Gas prices at pumps across the nation have fallen for 43 of the past 44 days, dropping 22 cents during this span, according to the latest data from AAA. The national average price for regular unleaded gasoline sits at $2.21 per gallon, which is the lowest mark since April and the lowest price for this date since 2004. Today’s price is five cents less than one week ago, 15 cents less than one month ago and 56 cents less than the same date last year.
With abundant fuel supplies across the nation and declining crude oil costs, gas prices dropped in 47 states over the past week, led by double-digit drops in several Midwestern states. Gas prices dropped in 48 states during the previous month with prices down by at least 25 cents per gallon in Illinois, Ohio, Kentucky, Indiana and Michigan.
Prices are substantially lower than one year ago in every state, headlined by California, where prices are more than a dollar cheaper than this time last year.
Today’s most common price in the country is $1.999 per gallon, and more than one-third of gas stations nationwide are selling gasoline for $2 per gallon or less. This is substantially higher than the seven percent of stations at or below this threshold a month ago and the fractions of percent that broke this mark a year ago.
Gas prices are likely to remain low for the remainder of the summer compared to recent years. U.S. crude oil supplies are at their highest level for this time of year in 86 years, although domestic oil production has ticked lower each of the past nine months. While oil production has slowed slightly, fuel production has continued to rise.

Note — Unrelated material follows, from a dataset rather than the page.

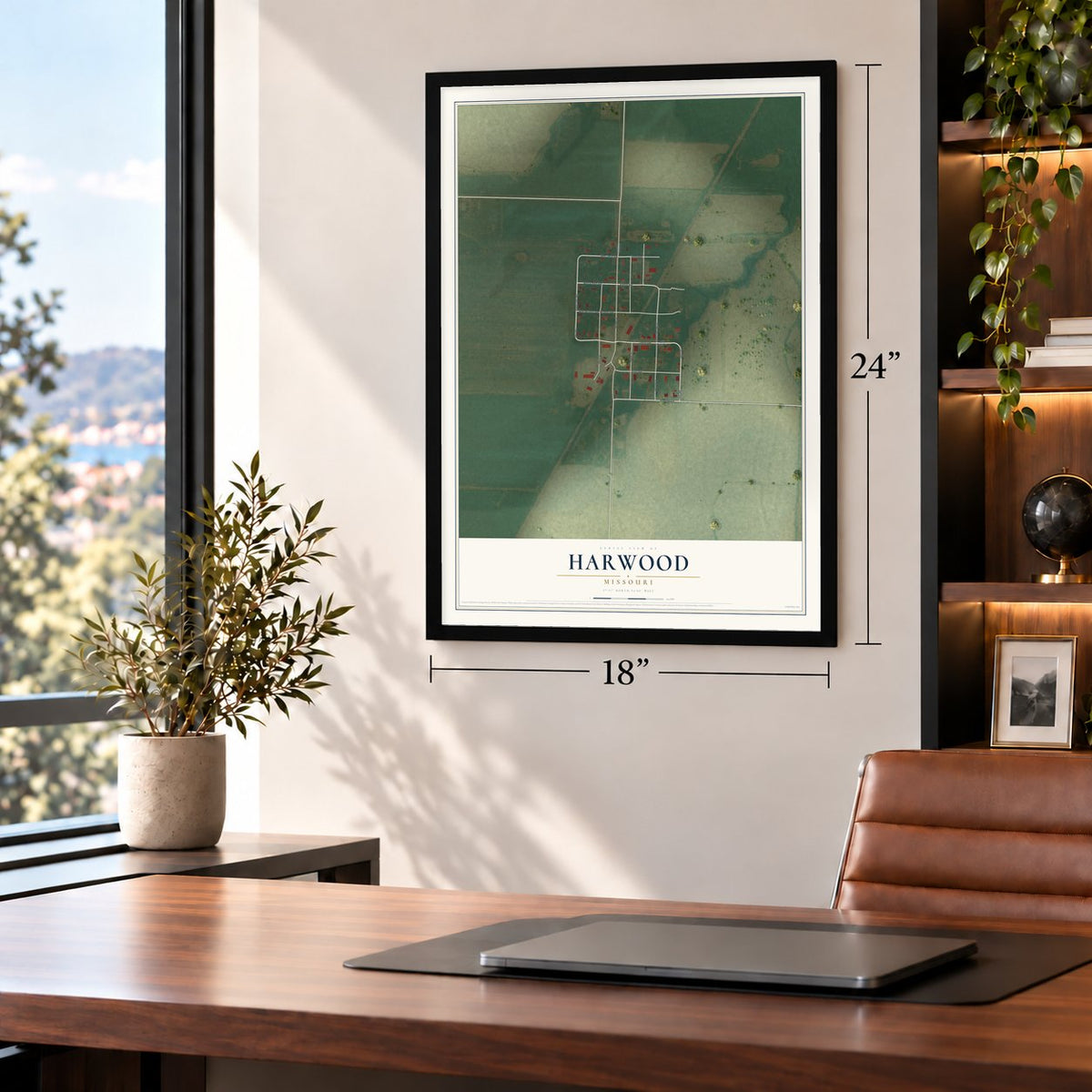 Harwood, Missouri map, 18 x 24 inch print in a black frame in a home office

This is supported by data from the American Petroleum Institute, which last week reported fuel deliveries for June were three percent higher than 2015 and the highest number in nine years. Overall, domestic deliveries are 1.7 percent higher during the first half of 2016 than the same period last year, which is in line with AAA reports of travelers taking advantage of lower gas prices and hitting the roads in record numbers this year.

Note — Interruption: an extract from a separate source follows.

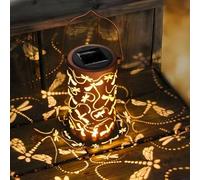 Mateju Paquet de 2 Lanternes Solaires d'Extérieur Jardin Decorative Lampions Solaires d'Extérieur Lanterne Étanche IP44 LED à Suspendre ou à Poser Lampe Solaire (12*20cm,Libellule A)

Despite the lowest seasonal prices in 12 years, it’s important to note the possibility that unexpected events could trigger higher prices later this summer. For example, crude oil costs could rise due to disruptions in supply, stronger than expected economic growth or geopolitical tensions overseas. In addition, regional prices could increase due to refinery problems, production cuts, stronger than anticipated demand, or hurricanes that impact distribution and production.